(DOCUMENT EXTRACT)

Blogs/Engineering

llms.txt Isn't Enough

llms.txt solves discovery. Content negotiation solves consumption. One of these matters 27x more than the other.

F
Faizan KhanAuthor
7 min read

TL;DR

Someone pastes a docs link into Claude Code, cursor or even chatGPT. What happens next?

The agent fetches the page. It gets HTML—divs, React hydration markers, navigation sidebars, cookie consent banners, and somewhere in there, the actual content. The agent parses it. Works fine. But you just burned 14,000 tokens on a page that's 500 tokens of useful information.

llms.txt doesn't fix this.

llms.txt is a discovery mechanism. It tells agents what pages exist. But most AI interactions don't start with "give me an index of all docs." They start with a URL. And when agents fetch that URL, they get HTML.

Here's the token cost for a typical docs page:

FormatSizeTokens
HTML58KB~14,500
Markdown2.1KB~525

27x difference. At scale, this is the gap between AI integrations being viable or not.


Content Negotiation

Use basic headers.

Text
1GET /docs/authentication HTTP/1.1
2Accept: text/markdown

Server sees Accept: text/markdown, returns markdown. Same URL, different representation. Browsers send Accept: text/html, they get HTML. AI agents send Accept: text/markdown, they get markdown.

Bash
1# Browser
2curl https://docs.example.com/quickstart
3# → HTML
4
5# AI agent
6curl -H "Accept: text/markdown" https://docs.example.com/quickstart
7# → Markdown

No special URLs. No .md suffix. Standard HTTP.


Implementation

Middleware checks the Accept header:

TypeScript
1const acceptHeader = req.headers.get('accept') || '';
2if (acceptHeader.includes('text/markdown')) {
3 return NextResponse.rewrite(markdownApiUrl);
4}

If the request wants markdown, serve markdown. If not, HTML.

(End DOCUMENT EXTRACT)

▶ **YOUR GOAL**
Please extend the article on llms.txt and content negotiation, picking up right after its final sentence. The records aren't needed here.

(PROVIDED INFORMATION)

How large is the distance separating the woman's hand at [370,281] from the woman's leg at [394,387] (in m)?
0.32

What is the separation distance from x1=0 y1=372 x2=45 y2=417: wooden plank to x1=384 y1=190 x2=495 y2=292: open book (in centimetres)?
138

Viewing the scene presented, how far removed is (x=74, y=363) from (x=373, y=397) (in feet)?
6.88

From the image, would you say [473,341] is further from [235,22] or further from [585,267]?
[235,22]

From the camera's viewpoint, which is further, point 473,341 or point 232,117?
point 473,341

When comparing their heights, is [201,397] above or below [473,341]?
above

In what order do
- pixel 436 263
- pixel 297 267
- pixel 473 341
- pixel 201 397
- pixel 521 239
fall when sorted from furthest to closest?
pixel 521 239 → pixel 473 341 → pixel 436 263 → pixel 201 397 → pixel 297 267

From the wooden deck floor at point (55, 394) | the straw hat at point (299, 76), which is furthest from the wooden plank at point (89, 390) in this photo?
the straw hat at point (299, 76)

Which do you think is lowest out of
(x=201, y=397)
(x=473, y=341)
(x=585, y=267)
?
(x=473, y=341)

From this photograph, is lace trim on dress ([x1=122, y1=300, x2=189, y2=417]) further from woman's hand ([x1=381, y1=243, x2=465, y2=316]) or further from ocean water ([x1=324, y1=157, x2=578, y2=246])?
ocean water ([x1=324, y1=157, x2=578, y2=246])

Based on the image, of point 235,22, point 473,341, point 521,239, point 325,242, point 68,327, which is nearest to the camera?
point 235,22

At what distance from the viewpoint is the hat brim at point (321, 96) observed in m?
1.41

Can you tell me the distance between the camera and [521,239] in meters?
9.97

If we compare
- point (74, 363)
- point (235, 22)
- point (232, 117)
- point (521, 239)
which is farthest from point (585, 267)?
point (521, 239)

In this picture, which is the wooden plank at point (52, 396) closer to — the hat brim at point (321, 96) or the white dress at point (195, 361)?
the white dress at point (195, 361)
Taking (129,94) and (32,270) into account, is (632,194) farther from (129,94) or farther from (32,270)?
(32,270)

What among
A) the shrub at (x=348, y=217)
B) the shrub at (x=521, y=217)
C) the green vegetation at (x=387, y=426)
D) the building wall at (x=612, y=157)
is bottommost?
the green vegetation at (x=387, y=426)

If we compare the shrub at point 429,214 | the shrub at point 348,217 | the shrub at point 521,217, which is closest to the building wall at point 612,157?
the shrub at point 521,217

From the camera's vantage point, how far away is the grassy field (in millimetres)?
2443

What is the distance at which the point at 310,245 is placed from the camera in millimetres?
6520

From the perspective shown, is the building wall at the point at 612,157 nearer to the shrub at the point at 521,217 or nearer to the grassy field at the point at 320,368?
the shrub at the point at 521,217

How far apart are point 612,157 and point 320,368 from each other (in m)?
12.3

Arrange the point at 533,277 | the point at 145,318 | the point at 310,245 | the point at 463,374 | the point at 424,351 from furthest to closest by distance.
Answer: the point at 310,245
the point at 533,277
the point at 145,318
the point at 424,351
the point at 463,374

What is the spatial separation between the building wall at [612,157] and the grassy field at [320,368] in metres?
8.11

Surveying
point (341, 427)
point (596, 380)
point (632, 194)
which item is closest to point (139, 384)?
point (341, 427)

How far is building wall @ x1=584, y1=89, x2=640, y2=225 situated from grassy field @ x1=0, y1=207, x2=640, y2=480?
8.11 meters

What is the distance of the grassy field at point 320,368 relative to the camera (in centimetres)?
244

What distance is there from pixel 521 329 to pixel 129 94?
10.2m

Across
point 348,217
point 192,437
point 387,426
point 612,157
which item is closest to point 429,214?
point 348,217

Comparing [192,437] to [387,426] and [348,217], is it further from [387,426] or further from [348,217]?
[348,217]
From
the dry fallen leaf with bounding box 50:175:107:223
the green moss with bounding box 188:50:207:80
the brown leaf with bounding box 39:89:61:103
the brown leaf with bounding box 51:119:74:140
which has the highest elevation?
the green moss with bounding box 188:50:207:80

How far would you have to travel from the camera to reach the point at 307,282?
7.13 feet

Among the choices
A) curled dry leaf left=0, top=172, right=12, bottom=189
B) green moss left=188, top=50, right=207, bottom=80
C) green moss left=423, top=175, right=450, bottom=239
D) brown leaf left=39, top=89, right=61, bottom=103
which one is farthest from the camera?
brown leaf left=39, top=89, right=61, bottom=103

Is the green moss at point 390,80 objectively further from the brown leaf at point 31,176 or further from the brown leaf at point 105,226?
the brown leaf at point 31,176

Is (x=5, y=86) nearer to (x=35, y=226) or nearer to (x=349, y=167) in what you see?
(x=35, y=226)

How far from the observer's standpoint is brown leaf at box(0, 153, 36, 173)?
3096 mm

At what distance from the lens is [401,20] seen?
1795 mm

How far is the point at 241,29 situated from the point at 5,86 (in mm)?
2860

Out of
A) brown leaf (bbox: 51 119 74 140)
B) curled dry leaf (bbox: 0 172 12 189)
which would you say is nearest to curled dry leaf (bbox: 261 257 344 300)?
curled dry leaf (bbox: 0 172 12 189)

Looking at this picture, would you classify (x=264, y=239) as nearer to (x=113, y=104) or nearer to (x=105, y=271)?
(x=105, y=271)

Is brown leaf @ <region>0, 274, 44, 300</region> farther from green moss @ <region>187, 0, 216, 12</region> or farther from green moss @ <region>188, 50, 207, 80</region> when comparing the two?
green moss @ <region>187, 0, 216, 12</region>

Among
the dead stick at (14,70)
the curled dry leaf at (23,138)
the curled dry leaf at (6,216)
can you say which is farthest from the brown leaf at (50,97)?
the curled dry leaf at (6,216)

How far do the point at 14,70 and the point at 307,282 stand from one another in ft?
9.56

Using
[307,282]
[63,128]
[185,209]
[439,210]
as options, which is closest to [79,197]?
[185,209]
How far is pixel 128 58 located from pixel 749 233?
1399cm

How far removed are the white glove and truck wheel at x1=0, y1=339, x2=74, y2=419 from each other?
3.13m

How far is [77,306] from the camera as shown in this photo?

(End PROVIDED INFORMATION)

▶ **ANSWER BOX**
Gotchas

HEAD requests. Agents send HEAD to check headers before downloading:

TypeScript
1if (req.method !== 'GET' && req.method !== 'HEAD') {
2 return res.status(405).json({ error: 'Method not allowed' });
3}

Next.js middleware rewrites don't preserve query params. Pass data via headers:

TypeScript
1response.headers.set('x-subdomain', subdomain);
2response.headers.set('x-markdown-path', pathname);

Cache headers matter. AI agents respect caching:

Text
1Cache-Control: public, s-maxage=3600, stale-while-revalidate=86400

Discovery Headers

Content negotiation needs discovery. Add these to every response:

Text
1Link: <https://docs.example.com/llms.txt>; rel="llms-txt"
2X-Llms-Txt: https://docs.example.com/llms.txt

Agents can HEAD any page and find your llms.txt without downloading content.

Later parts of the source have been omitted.